Open MPI logo

Open MPI User's Mailing List Archives

  |   Home   |   Support   |   FAQ   |   all Open MPI User's mailing list

Subject: Re: [OMPI users] Debugging memory use of Open MPI
From: Shaun Jackman (sjackman_at_[hidden])
Date: 2009-04-14 14:02:21

Hi Eugene,

Eugene Loh wrote:
> At 2500 bytes, all messages will presumably be sent "eagerly" -- without
> waiting for the receiver to indicate that it's ready to receive that
> particular message. This would suggest congestion, if any, is on the
> receiver side. Some kind of congestion could, I suppose, still occur
> and back up on the sender side.

Can anyone chime in as to what the message size limit is for an
`eager' transmission?

> On the other hand, I assume the memory imbalance we're talking about is
> rather severe. Much more than 2500 bytes to be noticeable, I would
> think. Is that really the situation you're imagining?

The memory imbalance is drastic. I'm expecting 2 GB of memory use per
process. The heaving processes (13/16) use the expected amount of
memory; the remainder (3/16) misbehaving processes use more than twice
as much memory. The specifics vary from run to run of course. So, yes,
there is gigs of unexpected memory use to track down.

> There are tracing tools to look at this sort of thing. The only one I
> have much familiarity with is Sun Studio / Sun HPC ClusterTools. Free
> download, available on Solaris or Linux, SPARC or x64, plays with OMPI.
> You can see a timeline with message lines on it to give you an idea if
> messages are being received/completed long after they were sent.
> Another interesting view is constructing a plot vs time of how many
> messages are in-flight at any moment (including as a function of
> receiver). Lots of similar tools out there... VampirTrace (tracing side
> only, need to analyze the data), Jumpshot, etc. Again, though, there's
> a question in my mind if you're really backing up 1000s or more of
> messages. (I'm assuming the memory imbalances are at least Mbytes.)

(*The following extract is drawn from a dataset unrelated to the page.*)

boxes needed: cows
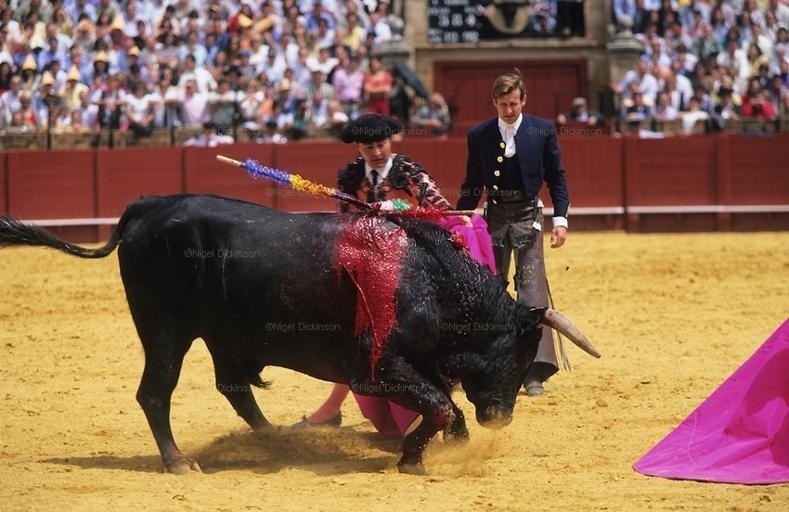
[0,193,603,477]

I'll check out Sun HPC ClusterTools. Thanks for the tip.

Assuming the problem is congestion and that messages are backing up,
is there an accepted method of dealing with this situation? It seems
to me the general approach would be

if (number of outstanding messages > high water mark)
     wait until (number of outstanding messages < low water mark)

where I suppose the `number of outstanding messages' is defined as the
number of messages that have been sent and not yet received by the
other side. Is there a way to get this number from MPI without having
to code it at the application level?